#### Work to complete:
1. Pull every line from the entries below that contains the word "boat". Case counts.
2. Please continue the passage about the Justice League film, picking up after its final sentence.

#### Passage provided:

- - -

Coming out this week from Warner Bros. Pictures is their highly anticipated DC film Justice League, which will be directed once again by Zack Snyder.

Scheduled for a November 17, 2017 release, the film stars Ben Affleck as Batman, Henry Cavill as Superman, Gal Gadot as Wonder Woman, Ezra Miller as The Flash, Jason Momoa as Aquaman, and Ray Fisher as Cyborg.

Fueled by the hero’s restored faith in humanity and inspired by Superman’s selfless act, Justice League sees Bruce Wayne enlist the help of his newfound ally, Diana Prince, to face an even greater enemy. Together, Batman and Wonder Woman work quickly to find and recruit a team of metahumans to stand against this newly awakened threat. But despite the formation of this unprecedented league of heroes—Batman, Wonder Woman, Aquaman, Cyborg and The Flash—it may already be too late to save the planet from an assault of catastrophic proportions.

The film also stars Amy Adams as Lois Lane, Jeremy Irons as Alfred, Diane Lane as Martha Kent, Connie Nielsen as Hippolyta, J.K. Simmons as Commissioner Gordon, and Ciarán Hinds as the villain, Steppenwolf.

- - -

#### Data listing:

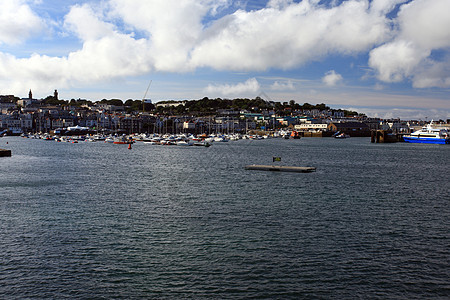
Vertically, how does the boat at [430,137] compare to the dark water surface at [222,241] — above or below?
above

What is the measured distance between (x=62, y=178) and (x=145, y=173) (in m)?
10.4

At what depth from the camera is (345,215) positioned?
98.9 ft

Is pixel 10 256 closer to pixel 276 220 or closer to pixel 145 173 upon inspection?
pixel 276 220

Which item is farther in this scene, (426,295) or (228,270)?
(228,270)

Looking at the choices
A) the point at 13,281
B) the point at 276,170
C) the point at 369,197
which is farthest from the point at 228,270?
the point at 276,170

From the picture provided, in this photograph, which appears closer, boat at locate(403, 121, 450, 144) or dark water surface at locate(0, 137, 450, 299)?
dark water surface at locate(0, 137, 450, 299)

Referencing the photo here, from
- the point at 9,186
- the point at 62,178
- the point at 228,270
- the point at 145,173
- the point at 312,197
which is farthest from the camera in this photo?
the point at 145,173

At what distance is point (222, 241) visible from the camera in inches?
925

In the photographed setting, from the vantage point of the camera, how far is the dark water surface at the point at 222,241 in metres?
17.7

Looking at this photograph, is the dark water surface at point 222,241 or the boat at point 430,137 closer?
the dark water surface at point 222,241

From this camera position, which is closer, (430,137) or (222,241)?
(222,241)

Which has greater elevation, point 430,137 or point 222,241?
point 430,137

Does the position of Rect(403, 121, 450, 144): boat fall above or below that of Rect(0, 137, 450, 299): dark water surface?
above

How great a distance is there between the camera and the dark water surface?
1772cm
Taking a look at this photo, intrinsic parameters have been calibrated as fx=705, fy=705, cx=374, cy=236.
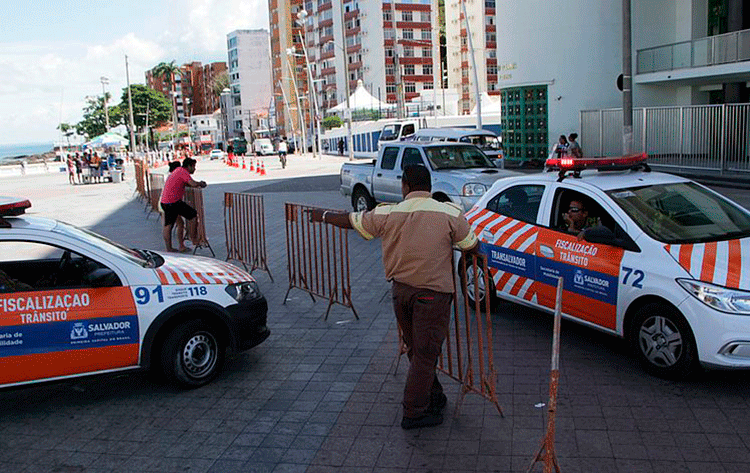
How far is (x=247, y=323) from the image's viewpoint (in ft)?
20.4

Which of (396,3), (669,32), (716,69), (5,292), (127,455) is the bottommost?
(127,455)

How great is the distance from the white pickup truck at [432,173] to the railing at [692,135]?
8971mm

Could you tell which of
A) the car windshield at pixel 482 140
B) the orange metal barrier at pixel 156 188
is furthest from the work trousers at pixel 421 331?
the car windshield at pixel 482 140

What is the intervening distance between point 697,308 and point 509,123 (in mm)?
27512

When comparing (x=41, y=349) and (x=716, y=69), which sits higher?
(x=716, y=69)

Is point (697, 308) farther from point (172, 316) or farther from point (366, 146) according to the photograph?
point (366, 146)

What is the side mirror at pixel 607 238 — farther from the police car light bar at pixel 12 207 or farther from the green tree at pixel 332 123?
the green tree at pixel 332 123

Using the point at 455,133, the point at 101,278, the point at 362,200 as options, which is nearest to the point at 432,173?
the point at 362,200

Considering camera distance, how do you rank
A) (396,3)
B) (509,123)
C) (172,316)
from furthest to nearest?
(396,3) → (509,123) → (172,316)

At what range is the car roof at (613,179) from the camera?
6695 millimetres

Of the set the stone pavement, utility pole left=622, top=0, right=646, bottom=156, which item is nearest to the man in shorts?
the stone pavement

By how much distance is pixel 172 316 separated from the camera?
5.81 meters

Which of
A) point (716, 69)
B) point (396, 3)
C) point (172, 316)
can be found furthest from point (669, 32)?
point (396, 3)

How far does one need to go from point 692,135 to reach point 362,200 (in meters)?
11.3
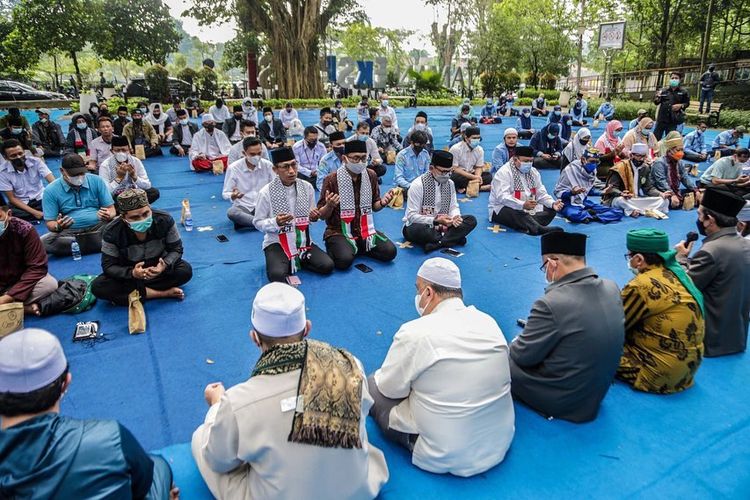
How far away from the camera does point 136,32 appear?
2567 cm

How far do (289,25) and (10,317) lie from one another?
74.4ft

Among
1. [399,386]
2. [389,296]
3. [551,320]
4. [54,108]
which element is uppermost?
[54,108]

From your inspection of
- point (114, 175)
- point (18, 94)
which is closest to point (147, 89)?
point (18, 94)

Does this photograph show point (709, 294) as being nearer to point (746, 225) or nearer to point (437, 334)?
point (746, 225)

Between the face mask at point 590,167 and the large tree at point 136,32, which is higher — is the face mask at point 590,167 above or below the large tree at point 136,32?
below

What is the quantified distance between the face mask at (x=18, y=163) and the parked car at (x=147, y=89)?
58.7 feet

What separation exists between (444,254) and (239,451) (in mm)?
4332

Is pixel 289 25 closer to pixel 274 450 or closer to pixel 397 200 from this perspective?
pixel 397 200

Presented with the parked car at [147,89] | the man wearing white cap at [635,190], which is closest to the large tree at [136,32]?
the parked car at [147,89]

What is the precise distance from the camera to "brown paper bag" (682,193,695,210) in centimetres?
797

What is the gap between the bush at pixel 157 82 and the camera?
2178cm

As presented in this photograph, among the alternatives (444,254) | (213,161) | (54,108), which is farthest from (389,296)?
(54,108)

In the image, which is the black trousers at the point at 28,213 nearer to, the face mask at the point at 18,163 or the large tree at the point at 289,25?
the face mask at the point at 18,163

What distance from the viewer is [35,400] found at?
158 centimetres
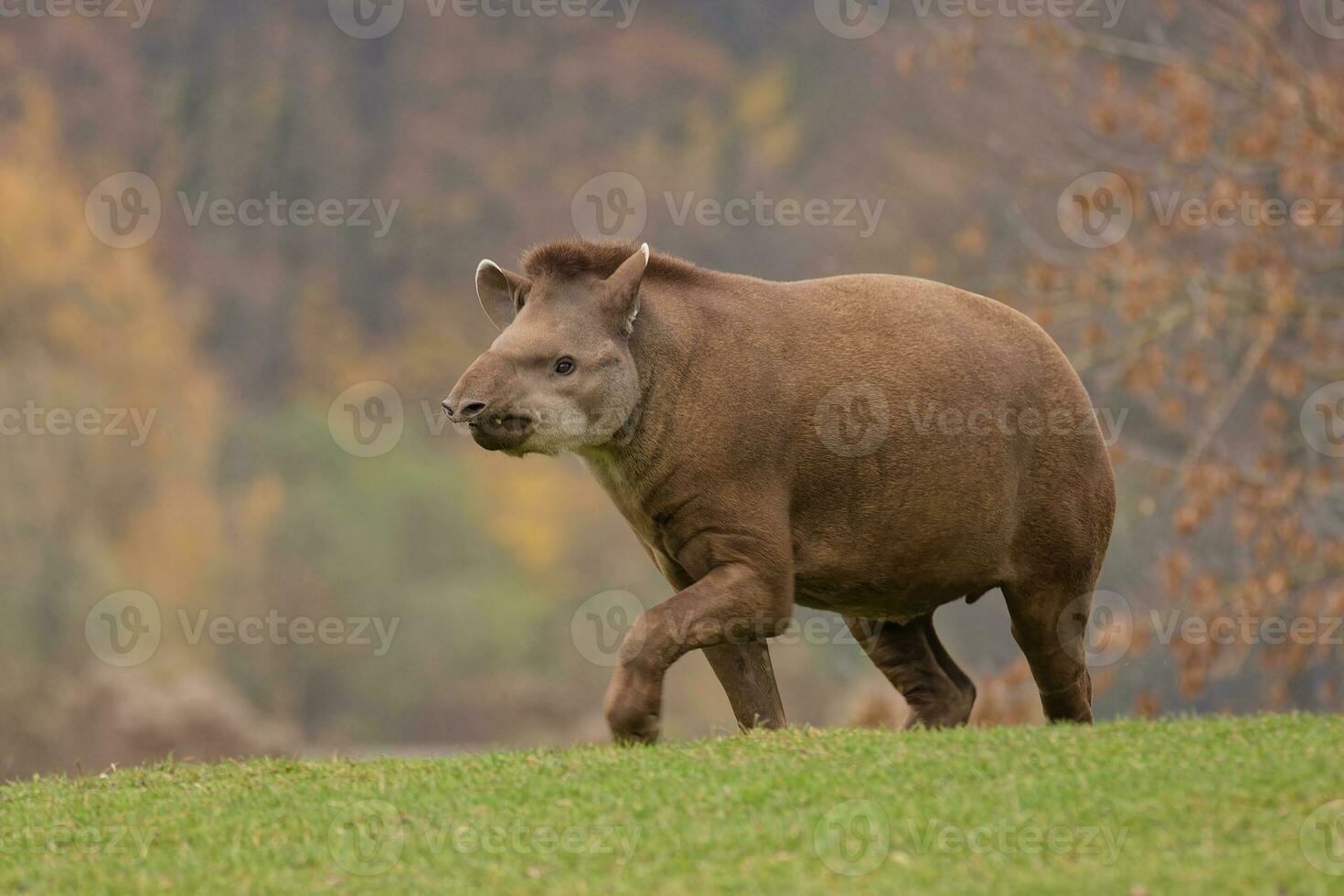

- - -

#### Answers provided:
1.
Vertically, how does the boat at [430,137] compare to the dark water surface at [222,241] — above or below?
From the picture provided, in this photograph, which appears closer, boat at locate(403, 121, 450, 144) or dark water surface at locate(0, 137, 450, 299)?
Looking at this photograph, is the dark water surface at point 222,241 or the boat at point 430,137 closer?
Does the position of Rect(403, 121, 450, 144): boat fall above or below that of Rect(0, 137, 450, 299): dark water surface?

2.
Also appearing in the film is Joe Morton, in the role of Silas Stone. Stone is the scientist father of Victor Stone aka Cyborg. Morton was first seen in a brief scene in Batman Vs. Superman: Dawn of Justice.

For Ray Fisher, playing Cyborg is his first and biggest exposure to mainstream media. While the New Jersey native also made his first appearance in BvS, Fisher will have a bigger role in Justice League. Prior to films, Fisher, repped by ICM Partners, had been known for his theater roles including the Broadway play “Fetch Clay, Make Man,” in which he portrayed Muhammad Ali.

While promoting the film, Fisher spoke exclusively with Blackfilm.com about getting the role, brushing up his knowledge on Cyborg and working with extraordinary cast.

When did you hear about this movie? Did it come after you or did you have to audition for it?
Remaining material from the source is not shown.